• WHAT THIS TASK INVOLVES
Copy each of the items below word for word, preserving every line without alteration.
======== PROVIDED DATA ========
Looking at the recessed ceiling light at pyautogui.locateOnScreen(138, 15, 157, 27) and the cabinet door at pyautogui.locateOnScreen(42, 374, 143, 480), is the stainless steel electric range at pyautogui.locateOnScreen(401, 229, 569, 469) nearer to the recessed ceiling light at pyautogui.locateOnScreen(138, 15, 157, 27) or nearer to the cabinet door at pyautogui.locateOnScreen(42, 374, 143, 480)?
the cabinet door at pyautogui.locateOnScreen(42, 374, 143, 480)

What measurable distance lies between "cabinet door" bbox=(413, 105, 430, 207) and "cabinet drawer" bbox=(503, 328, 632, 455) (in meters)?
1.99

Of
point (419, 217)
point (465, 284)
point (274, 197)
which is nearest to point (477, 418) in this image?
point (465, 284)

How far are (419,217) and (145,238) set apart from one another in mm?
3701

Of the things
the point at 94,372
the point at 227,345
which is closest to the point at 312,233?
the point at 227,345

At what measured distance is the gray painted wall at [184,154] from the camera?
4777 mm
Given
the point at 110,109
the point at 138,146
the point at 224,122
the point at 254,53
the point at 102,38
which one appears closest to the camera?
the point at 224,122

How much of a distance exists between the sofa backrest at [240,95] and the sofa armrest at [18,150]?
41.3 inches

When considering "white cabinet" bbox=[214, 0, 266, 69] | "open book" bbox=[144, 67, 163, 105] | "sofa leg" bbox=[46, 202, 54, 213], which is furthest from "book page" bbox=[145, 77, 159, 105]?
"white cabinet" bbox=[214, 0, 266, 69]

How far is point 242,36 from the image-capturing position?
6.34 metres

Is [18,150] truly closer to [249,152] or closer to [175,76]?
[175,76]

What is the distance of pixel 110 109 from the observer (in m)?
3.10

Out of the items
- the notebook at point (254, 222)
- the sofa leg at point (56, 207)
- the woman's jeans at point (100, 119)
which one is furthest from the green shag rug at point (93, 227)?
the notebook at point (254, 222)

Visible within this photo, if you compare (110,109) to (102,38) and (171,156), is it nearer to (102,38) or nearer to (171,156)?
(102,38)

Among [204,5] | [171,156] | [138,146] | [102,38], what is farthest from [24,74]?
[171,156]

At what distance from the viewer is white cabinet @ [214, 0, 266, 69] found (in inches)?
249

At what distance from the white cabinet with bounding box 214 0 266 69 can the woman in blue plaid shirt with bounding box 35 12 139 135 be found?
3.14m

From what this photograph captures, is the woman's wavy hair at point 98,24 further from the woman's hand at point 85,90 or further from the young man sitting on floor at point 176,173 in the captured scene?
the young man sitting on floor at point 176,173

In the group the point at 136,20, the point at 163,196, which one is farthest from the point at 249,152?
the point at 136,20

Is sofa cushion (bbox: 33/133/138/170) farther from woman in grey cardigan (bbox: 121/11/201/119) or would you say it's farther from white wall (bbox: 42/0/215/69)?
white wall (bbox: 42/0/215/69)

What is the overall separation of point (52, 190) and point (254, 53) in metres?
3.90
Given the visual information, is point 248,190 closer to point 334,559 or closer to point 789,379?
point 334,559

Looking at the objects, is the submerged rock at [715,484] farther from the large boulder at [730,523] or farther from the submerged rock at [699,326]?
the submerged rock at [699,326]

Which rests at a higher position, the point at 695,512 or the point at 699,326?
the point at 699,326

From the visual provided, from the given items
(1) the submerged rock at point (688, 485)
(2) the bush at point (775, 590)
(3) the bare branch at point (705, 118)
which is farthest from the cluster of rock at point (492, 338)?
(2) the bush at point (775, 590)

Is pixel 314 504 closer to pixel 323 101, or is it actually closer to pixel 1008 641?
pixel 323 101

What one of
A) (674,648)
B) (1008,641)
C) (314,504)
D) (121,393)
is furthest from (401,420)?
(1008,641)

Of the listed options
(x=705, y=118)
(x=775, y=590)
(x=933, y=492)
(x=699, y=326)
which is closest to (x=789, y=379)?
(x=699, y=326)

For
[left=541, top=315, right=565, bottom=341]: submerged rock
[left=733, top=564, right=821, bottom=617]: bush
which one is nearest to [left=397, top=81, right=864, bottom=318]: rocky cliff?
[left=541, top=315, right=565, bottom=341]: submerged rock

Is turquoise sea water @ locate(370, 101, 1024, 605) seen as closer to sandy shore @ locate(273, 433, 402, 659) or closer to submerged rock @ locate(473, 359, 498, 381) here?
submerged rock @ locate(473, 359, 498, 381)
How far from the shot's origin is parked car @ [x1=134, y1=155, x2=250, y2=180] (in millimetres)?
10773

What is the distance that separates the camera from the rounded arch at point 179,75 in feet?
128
========
• RESPONSE
Looking at the recessed ceiling light at pyautogui.locateOnScreen(138, 15, 157, 27) and the cabinet door at pyautogui.locateOnScreen(42, 374, 143, 480), is the stainless steel electric range at pyautogui.locateOnScreen(401, 229, 569, 469) nearer to the recessed ceiling light at pyautogui.locateOnScreen(138, 15, 157, 27) or nearer to the cabinet door at pyautogui.locateOnScreen(42, 374, 143, 480)?
the cabinet door at pyautogui.locateOnScreen(42, 374, 143, 480)

What measurable distance lies between "cabinet door" bbox=(413, 105, 430, 207) and "cabinet drawer" bbox=(503, 328, 632, 455) (in meters)?
1.99

Of
point (419, 217)
point (465, 284)
point (274, 197)
which is nearest to point (477, 418) in this image?
point (465, 284)

How far are (419,217) and (145,238) set apart from one another in mm?
3701

Of the things
the point at 94,372
the point at 227,345
which is closest to the point at 312,233?
the point at 227,345

At what measured distance is the gray painted wall at [184,154] from the camera?
4777 mm
Given
the point at 110,109
the point at 138,146
the point at 224,122
the point at 254,53
the point at 102,38
which one appears closest to the camera?
the point at 224,122

How much of a distance exists between the sofa backrest at [240,95] and the sofa armrest at [18,150]?
41.3 inches

When considering "white cabinet" bbox=[214, 0, 266, 69] | "open book" bbox=[144, 67, 163, 105] | "sofa leg" bbox=[46, 202, 54, 213], which is furthest from "book page" bbox=[145, 77, 159, 105]?
"white cabinet" bbox=[214, 0, 266, 69]

How far is point 242,36 from the image-capturing position?
6.34 metres

Is [18,150] truly closer to [249,152] or closer to [175,76]?
[175,76]

What is the distance of pixel 110 109 from the observer (in m)?
3.10

Out of the items
- the notebook at point (254, 222)
- the sofa leg at point (56, 207)
- the woman's jeans at point (100, 119)
which one is furthest from the green shag rug at point (93, 227)?
the notebook at point (254, 222)

Visible within this photo, if you compare (110,109) to (102,38) and (171,156), is it nearer to (102,38) or nearer to (171,156)?
(102,38)

Among [204,5] | [171,156] | [138,146] | [102,38], what is farthest from [24,74]?
[171,156]

At what distance from the viewer is white cabinet @ [214, 0, 266, 69] found (in inches)?
249

At what distance from the white cabinet with bounding box 214 0 266 69 can the woman in blue plaid shirt with bounding box 35 12 139 135 be found?
3.14m

From what this photograph captures, is the woman's wavy hair at point 98,24 further from the woman's hand at point 85,90 or further from the young man sitting on floor at point 176,173 in the captured scene?
the young man sitting on floor at point 176,173

In the group the point at 136,20, the point at 163,196, which one is farthest from the point at 249,152?
the point at 136,20

Is sofa cushion (bbox: 33/133/138/170) farther from woman in grey cardigan (bbox: 121/11/201/119) or would you say it's farther from white wall (bbox: 42/0/215/69)?
white wall (bbox: 42/0/215/69)

What is the overall separation of point (52, 190) and point (254, 53) in metres?
3.90
Given the visual information, is point 248,190 closer to point 334,559 or closer to point 789,379?
point 334,559

Looking at the objects, is the submerged rock at [715,484] farther from the large boulder at [730,523] or farther from the submerged rock at [699,326]?
the submerged rock at [699,326]

Which rests at a higher position, the point at 695,512 or the point at 699,326?
the point at 699,326

From the visual provided, from the given items
(1) the submerged rock at point (688, 485)
(2) the bush at point (775, 590)
(3) the bare branch at point (705, 118)
which is farthest from the cluster of rock at point (492, 338)?
(2) the bush at point (775, 590)

Is pixel 314 504 closer to pixel 323 101, or is it actually closer to pixel 1008 641?
pixel 323 101

What one of
A) (674,648)
B) (1008,641)
C) (314,504)
D) (121,393)
is furthest from (401,420)?
(1008,641)

Of the listed options
(x=705, y=118)
(x=775, y=590)
(x=933, y=492)
(x=699, y=326)
which is closest to (x=789, y=379)?
(x=699, y=326)

For
[left=541, top=315, right=565, bottom=341]: submerged rock
[left=733, top=564, right=821, bottom=617]: bush
which one is nearest to [left=397, top=81, right=864, bottom=318]: rocky cliff?
[left=541, top=315, right=565, bottom=341]: submerged rock

Is turquoise sea water @ locate(370, 101, 1024, 605) seen as closer to sandy shore @ locate(273, 433, 402, 659) or closer to submerged rock @ locate(473, 359, 498, 381) here?
submerged rock @ locate(473, 359, 498, 381)
How far from the shot's origin is parked car @ [x1=134, y1=155, x2=250, y2=180] (in millimetres)?
10773

What is the distance that separates the camera from the rounded arch at point 179,75 in feet?
128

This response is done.